Exercises to complete:
A - In the sleep apnea article, condense the paragraph beginning "Traditionally, sleep apnea tests" into a shorter version that keeps its main facts.
B - Carry on the sleep apnea article from its final sentence.

Sleep disorders continue to develop as a significant health issue in the US today. Experts estimate that at least 22 million Americans suffer from sleep apnea, with up to 80% of cases of sleep apnea going undiagnosed. Left untreated, sleep apnea can bring about many health complications including high blood pressure, stroke, atrial fibrillation, metabolic syndrome, chronic heart failure, type 2 diabetes, depress, and motor vehicle accidents. All of these issues cause loss of quality of life, and sometimes even lead to premature death.
How Can I Tell If I Have Sleep Apnea?
In order to understand if you might have sleep apnea, it is important to have an idea of what signs and symptoms to look for and how you might be experiencing them. Here are some of the more common symptoms and signs of sleep apnea:
- Loud snoring
- Waking up with a headache in the morning
- Fatigue, sleepiness during activity (such as driving)
- Occasionally waking with gasping for air or choking sensation
- Insomnia, inability to sleep through the night, restless sleep
- High blood pressure
- Weight gain
- Dry mouth or sore throat upon waking
- Irritability, depression, mood swings, personality changes
- Poor work performance
- Memory loss, learning problems, inability to concentrate
- Decreased libido
- Waking up to urinate frequently
What Is a Sleep Apnea Test?
Sleep apnea can only be diagnosed while a person is sleeping, which makes it difficult for a person to have any idea if they might have the condition. Often, a person is observed by a partner or family member which leads to the recognition that there might be a problem.
Traditionally, sleep apnea tests (call polysomnography) are performed in a sleep clinic. The room is typically much like a hotel room, but the clinicians attach the person to a number of machines that take measurements while you are sleeping. These may include oxygen levels, heart rate, blood pressure, brain activity, leg and body movements, sleep cycles, airflow, and more. When in a sleep clinic, a video recording device may also be used to observe sleep patterns.
At Home Sleep Apnea Test
More and more insurance companies in the US are beginning to appreciate the value of at home tests for sleep apnea. If you suspect that you have sleep apnea, you should see a medical professional right away. If your physician suspects that you have moderate to severe sleep apnea without other significant medical conditions, you may be recommended for a home test for sleep apnea.

(Scene geometry reasoning data)
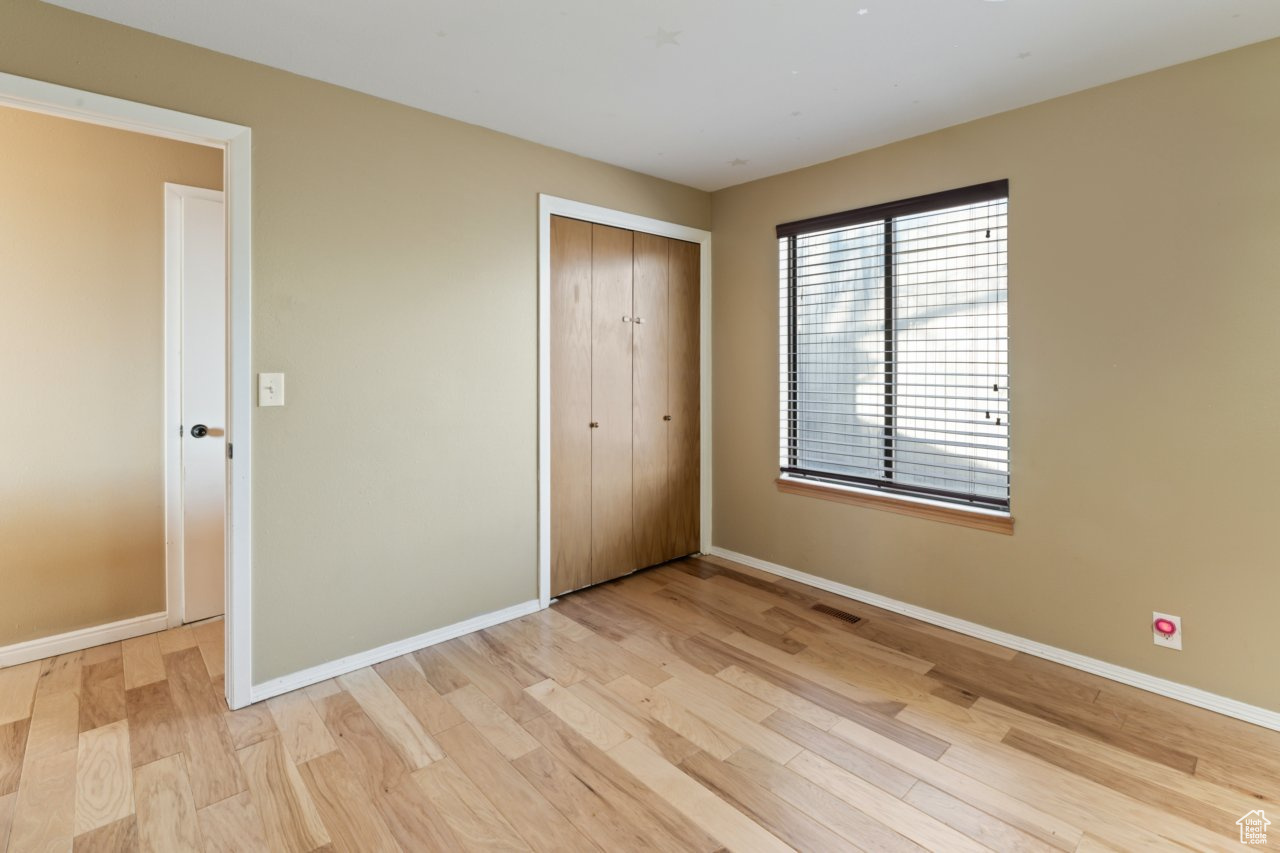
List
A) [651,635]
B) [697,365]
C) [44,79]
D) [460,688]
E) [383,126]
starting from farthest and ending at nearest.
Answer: [697,365]
[651,635]
[383,126]
[460,688]
[44,79]

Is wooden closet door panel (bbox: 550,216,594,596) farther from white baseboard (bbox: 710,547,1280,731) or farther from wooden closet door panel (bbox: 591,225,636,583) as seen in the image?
white baseboard (bbox: 710,547,1280,731)

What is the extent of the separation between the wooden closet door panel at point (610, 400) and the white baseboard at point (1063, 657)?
0.98 meters

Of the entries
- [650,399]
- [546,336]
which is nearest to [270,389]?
[546,336]

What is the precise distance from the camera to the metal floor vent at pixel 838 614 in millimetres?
3043

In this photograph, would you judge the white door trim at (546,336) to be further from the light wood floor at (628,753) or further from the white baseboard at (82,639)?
the white baseboard at (82,639)

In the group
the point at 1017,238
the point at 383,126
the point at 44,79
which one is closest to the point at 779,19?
the point at 1017,238

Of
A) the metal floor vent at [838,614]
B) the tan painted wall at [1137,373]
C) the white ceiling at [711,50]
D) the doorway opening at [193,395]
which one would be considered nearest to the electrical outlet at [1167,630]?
the tan painted wall at [1137,373]

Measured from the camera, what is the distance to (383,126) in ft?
8.45

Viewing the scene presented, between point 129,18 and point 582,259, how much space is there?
193cm

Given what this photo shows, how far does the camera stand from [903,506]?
3094 millimetres

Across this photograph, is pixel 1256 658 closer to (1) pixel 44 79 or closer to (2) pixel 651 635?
(2) pixel 651 635

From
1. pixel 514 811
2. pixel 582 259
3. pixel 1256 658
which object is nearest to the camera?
pixel 514 811

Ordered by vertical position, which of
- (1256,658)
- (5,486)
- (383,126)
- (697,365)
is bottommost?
(1256,658)

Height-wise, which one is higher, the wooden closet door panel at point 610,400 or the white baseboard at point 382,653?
the wooden closet door panel at point 610,400
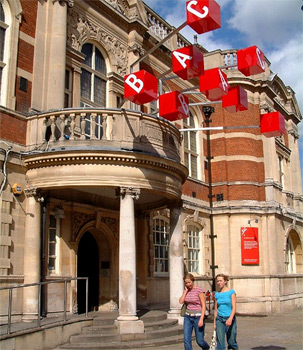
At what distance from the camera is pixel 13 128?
12.1 meters

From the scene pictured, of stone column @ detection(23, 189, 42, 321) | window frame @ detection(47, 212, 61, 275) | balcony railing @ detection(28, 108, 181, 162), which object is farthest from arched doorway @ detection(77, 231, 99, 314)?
balcony railing @ detection(28, 108, 181, 162)

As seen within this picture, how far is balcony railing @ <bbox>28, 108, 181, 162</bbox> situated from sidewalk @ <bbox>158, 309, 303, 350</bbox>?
4.98 m

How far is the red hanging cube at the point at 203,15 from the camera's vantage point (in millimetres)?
10500

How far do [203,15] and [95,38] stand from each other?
647 cm

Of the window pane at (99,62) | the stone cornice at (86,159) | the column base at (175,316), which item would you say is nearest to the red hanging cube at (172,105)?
the stone cornice at (86,159)

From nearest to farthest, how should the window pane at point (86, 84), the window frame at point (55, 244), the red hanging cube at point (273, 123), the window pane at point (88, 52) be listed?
the window frame at point (55, 244) < the red hanging cube at point (273, 123) < the window pane at point (86, 84) < the window pane at point (88, 52)

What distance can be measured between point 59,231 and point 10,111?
11.8ft

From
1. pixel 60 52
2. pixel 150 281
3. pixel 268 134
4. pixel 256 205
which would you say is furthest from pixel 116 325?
pixel 256 205

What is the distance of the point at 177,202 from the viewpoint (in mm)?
13953

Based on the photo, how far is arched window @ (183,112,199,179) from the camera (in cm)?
2120

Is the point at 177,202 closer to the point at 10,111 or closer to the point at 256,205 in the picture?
the point at 10,111

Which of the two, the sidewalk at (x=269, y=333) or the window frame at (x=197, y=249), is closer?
the sidewalk at (x=269, y=333)

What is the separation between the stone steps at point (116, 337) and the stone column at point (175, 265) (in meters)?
1.02

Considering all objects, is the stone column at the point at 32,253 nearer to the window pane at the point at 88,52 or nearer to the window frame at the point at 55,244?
the window frame at the point at 55,244
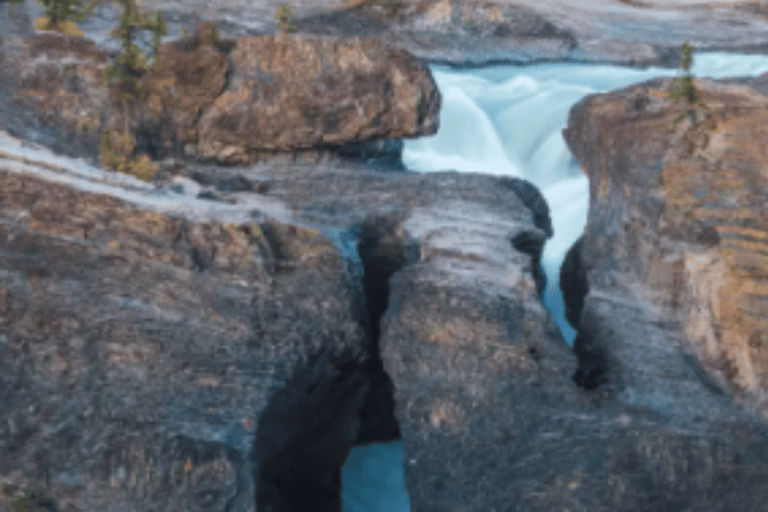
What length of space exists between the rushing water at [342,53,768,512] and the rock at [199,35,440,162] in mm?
3436

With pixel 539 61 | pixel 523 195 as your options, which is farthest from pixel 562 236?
pixel 539 61

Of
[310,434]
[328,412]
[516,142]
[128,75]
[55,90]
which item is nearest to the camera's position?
[310,434]

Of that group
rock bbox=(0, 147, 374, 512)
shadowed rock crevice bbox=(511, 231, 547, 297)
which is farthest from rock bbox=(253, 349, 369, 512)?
shadowed rock crevice bbox=(511, 231, 547, 297)

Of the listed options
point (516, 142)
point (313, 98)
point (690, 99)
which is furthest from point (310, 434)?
point (516, 142)

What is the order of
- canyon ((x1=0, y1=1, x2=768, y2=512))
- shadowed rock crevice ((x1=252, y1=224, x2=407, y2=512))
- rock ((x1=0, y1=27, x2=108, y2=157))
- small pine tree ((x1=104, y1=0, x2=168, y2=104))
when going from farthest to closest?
small pine tree ((x1=104, y1=0, x2=168, y2=104)) < rock ((x1=0, y1=27, x2=108, y2=157)) < shadowed rock crevice ((x1=252, y1=224, x2=407, y2=512)) < canyon ((x1=0, y1=1, x2=768, y2=512))

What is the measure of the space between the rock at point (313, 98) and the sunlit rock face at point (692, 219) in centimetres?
272

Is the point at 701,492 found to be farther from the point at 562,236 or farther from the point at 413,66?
the point at 562,236

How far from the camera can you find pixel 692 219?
855 cm

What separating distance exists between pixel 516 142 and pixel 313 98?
8.71 metres

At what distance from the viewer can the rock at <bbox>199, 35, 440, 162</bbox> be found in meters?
11.3

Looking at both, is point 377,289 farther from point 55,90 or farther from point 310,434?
point 55,90

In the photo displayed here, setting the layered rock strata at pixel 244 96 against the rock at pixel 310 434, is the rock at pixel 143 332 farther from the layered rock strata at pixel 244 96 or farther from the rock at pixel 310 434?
the layered rock strata at pixel 244 96

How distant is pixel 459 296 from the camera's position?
787 cm

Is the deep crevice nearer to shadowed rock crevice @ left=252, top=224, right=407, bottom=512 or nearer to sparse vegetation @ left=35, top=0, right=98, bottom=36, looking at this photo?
shadowed rock crevice @ left=252, top=224, right=407, bottom=512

Answers to the exercise:
A - Sleep apnea tests, known as polysomnography, have traditionally been done in a sleep clinic, in a room much like a hotel room. Clinicians connect the sleeper to machines that measure things such as oxygen levels, heart rate, blood pressure, brain activity, leg and body movements, sleep cycles, and airflow. A video recording device may also be used to observe sleep patterns.

B -
A home test for sleep apnea prescribed by your doctor will typically require you to pick up the equipment from your doctor’s office or a sleep clinic. If needed, delivery to your home may be arranged. If you are on medications, be sure to check with your physician about whether or not you should continue to take them prior to the at home sleep apnea test.
The device used for your home test for sleep apnea will come with instructions on how to use it. You will need to attach sensors to your body in order to take certain measurements, and you may need to press a button to turn the machine on when you go to bed. Measurements taken during an at home sleep apnea test will likely include oxygen levels, breathing patterns, heart rate, and airflow. Try to sleep as you normally would, and then remove the sensors in the morning when you wake up.
The data that is collected from your at home sleep apnea test will be scored and interpreted by a sleep team. This may take a few days, or even a few weeks. Your sleep physician will then consult with you about the results and make recommendations for treatment if the tests indicate that you do have sleep apnea. Portable monitoring devices do not always get the information needed. If your test does not record enough data for a conclusive diagnosis, you may be recommended for further testing in a sleep
Treatments for Sleep Apnea
Although sleep apnea is a serious condition that should not be ignored, the good news is that there are also a variety of treatment options that are fairly non-invasive and allow people to stop suffering from the negative health effects. Your physician will help you to determine how severe your sleep apnea as well as what is the cause of the problem. The cause will then determine what the necessary treatments are.
Some of the more common treatments for sleep apnea include:
Continuous Positive Airway Pressure (CPAP)
The most common treatment used for obstructive sleep apnea, this CPAP machine forces air through the breathing passages to keep them open. This machine is attached to the face by a hose and a mask. Some people find this to be uncomfortable at first, but most people get used to the mask and are able to sleep well with it.
Some people have mild sleep apnea that is exacerbated by sleeping on the back, which means it can often be relieved by changing positions to side sleeping or stomach sleeping. This may be helped by devices that vibrate when the person moves to the back. Also, certain pillows and mattresses may be helpful in maintaining a comfortable sleeping position that reduces the potential for the airways to be blocked.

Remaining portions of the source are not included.